Everyone seems to be posting recipes for cranberry relish so I decided I couldn’t be left out. I would have posted this sooner, but didn’t invent it until the night before Thanksgiving. It is a mishmash of other recipes that interested me. It is my second attempt.
- 16oz cranberries (1 bag)
- 2 apples
- 1 orange
- 1/2 cup sucanat
- 1/2 tsp. ground cloves
- 1/4 tsp. cinnamon
- 1/8 tsp. allspice
- 1 tsp. fresh ginger (or 1/8 dried powdered)
Pulse the cranberries in the blender a couple times until chopped coursely. Dump into a bowl. Peel and core the apple and pulse a couple times in the blender. This doesn’t work as well as the cranberries did, so you may just want to finely mince them. Put the apples in with the cranberries. Zest the orange and mix in the zest. Peel the orange and finely chop (I pulsed in the blender and it basically massicated the orange). Mix with cranberries and apples. Add the sucanat and spices and mix. Let sit at room temperature for one half hour or so. Refrigerate overnight.

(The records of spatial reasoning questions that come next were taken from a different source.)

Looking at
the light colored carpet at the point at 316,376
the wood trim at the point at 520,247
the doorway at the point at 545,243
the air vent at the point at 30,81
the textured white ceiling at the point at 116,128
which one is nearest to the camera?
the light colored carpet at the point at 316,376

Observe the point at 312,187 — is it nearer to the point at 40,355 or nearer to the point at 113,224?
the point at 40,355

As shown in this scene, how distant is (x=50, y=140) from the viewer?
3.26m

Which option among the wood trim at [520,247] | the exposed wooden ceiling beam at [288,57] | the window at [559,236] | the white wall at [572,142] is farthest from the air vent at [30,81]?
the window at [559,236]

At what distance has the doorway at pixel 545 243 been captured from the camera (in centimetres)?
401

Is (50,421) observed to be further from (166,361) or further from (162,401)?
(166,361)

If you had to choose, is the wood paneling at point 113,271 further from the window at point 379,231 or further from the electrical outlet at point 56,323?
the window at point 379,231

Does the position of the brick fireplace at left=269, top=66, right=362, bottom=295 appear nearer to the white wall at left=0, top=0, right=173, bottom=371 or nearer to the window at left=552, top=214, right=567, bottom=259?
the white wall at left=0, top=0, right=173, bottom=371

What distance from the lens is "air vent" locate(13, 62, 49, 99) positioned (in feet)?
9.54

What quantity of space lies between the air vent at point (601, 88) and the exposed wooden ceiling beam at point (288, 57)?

UPDATE (11/15/2007): I have since simplified this just a bit. Instead of all the spices, I just use 1 1/2 teaspoons of Chinese 5 spice. I omit the orange zest as the family didn’t like it. I add just a pinch of salt to counteract the bitter. I also now use my food processor to chop it all up nicely. I still chop the orange by hand.